Tamahori made his film directorial debut with Once Were Warriors, a brutal drama about the brutality of life for a Maori family struggling to survive in Auckland. Upon its release in 1994, it became the highest-grossing film in New Zealand and has gone on to make a global impact. As a result, Tamahori was hired to make the period noir film Mulholland Falls, starring Nick Nolte and Chazz Palminteri, to moderate acclaim and box office success.
However, Tamahori is now a reliable factor in Hollywood, having made the survival thriller The Edge, featuring Anthony Hopkins opposite Bart the Bear in a screenplay by David Mamet, and Along Came the Spider, a James Patterson thriller starring Morgan Freeman.
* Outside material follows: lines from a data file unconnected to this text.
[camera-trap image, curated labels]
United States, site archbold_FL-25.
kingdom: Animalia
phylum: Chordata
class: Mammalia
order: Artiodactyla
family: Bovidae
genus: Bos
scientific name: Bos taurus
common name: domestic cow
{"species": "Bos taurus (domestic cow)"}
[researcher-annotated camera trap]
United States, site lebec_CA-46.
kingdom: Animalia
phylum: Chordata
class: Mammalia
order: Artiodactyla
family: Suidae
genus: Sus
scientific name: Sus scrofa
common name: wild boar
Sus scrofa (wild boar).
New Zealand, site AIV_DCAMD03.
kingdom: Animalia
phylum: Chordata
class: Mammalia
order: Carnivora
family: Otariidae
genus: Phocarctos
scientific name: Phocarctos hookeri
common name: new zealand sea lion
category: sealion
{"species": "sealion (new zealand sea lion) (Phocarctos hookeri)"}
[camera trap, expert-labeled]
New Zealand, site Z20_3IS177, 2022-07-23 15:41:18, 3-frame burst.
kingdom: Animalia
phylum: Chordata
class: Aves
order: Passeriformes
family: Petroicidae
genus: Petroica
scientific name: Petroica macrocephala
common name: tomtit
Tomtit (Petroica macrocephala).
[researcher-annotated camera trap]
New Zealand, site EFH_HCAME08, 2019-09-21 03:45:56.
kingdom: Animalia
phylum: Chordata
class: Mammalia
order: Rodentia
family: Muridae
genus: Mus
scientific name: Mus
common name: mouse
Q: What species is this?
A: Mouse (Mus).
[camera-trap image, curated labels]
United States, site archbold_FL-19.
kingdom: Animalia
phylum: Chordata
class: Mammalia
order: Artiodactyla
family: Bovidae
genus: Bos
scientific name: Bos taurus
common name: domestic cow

He then took on his most important work, the Bond film Die Another Day, which became famous for its invisible car and Halle Berry’s orange bikini. This will also be Pierce Brosnan’s last appearance as 007, before the reins are handed over to Daniel Craig. As Tamahori himself noted, the advent of the Bourne film series made the Brosnan era seem a bit dated, but the film was a hit with audiences upon its release in 2002, if not necessarily with critics.
After Bond, Tamahori moved on to another successful sequel, XXX: State of the Union starring Ice Cube, after the star of the original film, Vin Diesel, dropped out. Nic Cage then made the next sci-fi thriller and political tale Double Devil, about Saddam Hussein’s son Uday and his body double, both played by Dominic Cooper.
Tamahori then returned to New Zealand to make Mahana, based on Whiti’s novel Ihimera Bulipasha: King of the Gypsies, about a fictional Maori patriarch, in which he cast “Once Were Warriors” lead actor Temuera Morrison in the role. Saying that it was billed as “a Western, specifically a 1950s American Western,” Tamahori was cool about its failure at the box office in his home country. “It’s a historical film about a bygone era and it’s about the older generation, so young people didn’t go to see it.”
Released in 2024, The Transformer stars Guy Pearce as a British missionary who becomes involved with the local Maori.